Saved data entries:
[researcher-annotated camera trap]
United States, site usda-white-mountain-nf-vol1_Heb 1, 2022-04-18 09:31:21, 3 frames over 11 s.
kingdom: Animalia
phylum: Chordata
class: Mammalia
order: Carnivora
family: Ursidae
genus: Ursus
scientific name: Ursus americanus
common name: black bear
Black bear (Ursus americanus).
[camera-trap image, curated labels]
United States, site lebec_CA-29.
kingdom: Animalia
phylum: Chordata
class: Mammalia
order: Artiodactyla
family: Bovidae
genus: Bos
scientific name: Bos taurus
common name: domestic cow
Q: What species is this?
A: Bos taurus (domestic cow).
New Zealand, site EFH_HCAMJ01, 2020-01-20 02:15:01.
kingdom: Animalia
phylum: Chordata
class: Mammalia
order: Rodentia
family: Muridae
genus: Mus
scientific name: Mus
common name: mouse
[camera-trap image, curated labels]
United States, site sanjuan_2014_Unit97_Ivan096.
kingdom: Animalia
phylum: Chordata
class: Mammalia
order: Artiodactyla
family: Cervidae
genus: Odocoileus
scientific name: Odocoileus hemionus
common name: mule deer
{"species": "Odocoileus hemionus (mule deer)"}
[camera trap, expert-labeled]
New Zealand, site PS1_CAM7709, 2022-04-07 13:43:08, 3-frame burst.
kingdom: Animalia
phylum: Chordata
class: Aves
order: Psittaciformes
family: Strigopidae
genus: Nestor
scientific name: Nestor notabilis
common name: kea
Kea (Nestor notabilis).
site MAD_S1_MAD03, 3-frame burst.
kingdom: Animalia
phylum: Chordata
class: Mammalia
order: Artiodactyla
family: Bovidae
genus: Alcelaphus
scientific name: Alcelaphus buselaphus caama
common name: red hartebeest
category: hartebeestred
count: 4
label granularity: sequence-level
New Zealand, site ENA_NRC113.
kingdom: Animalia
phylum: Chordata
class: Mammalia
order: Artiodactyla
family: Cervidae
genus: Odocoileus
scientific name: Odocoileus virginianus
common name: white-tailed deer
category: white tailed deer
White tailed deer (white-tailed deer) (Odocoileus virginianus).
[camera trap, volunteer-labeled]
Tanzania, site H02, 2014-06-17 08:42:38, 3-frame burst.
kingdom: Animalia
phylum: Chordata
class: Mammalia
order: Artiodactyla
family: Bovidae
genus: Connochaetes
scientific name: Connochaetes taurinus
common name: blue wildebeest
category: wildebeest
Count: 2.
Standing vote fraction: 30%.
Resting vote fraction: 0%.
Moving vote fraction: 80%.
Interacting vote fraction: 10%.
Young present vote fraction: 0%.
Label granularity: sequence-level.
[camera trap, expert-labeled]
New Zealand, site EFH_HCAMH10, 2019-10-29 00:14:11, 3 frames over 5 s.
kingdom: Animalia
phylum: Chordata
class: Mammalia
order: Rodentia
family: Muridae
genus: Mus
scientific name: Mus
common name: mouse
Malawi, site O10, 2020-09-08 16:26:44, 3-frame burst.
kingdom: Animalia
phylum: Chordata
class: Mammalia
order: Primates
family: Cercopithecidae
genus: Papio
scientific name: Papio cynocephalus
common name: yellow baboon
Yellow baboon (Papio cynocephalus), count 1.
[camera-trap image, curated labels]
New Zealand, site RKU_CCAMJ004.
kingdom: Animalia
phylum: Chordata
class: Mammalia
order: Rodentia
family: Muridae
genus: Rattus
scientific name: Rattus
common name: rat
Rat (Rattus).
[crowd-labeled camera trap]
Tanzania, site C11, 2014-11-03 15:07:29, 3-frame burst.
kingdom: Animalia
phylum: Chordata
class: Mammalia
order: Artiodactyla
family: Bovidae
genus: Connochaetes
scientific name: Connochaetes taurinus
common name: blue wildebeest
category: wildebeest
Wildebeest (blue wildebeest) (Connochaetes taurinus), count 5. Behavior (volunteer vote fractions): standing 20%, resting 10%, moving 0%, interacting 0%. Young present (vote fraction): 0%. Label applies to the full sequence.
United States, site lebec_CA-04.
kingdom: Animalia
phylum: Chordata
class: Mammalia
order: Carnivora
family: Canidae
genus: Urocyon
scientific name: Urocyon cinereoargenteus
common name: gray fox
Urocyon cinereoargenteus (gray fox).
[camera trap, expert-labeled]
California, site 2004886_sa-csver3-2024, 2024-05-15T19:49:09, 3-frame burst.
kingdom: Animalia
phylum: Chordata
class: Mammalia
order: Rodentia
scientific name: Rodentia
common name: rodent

### Problem details
Say how many lines in the entries include the word "granularity", with no text around the number.

### Exercise output
2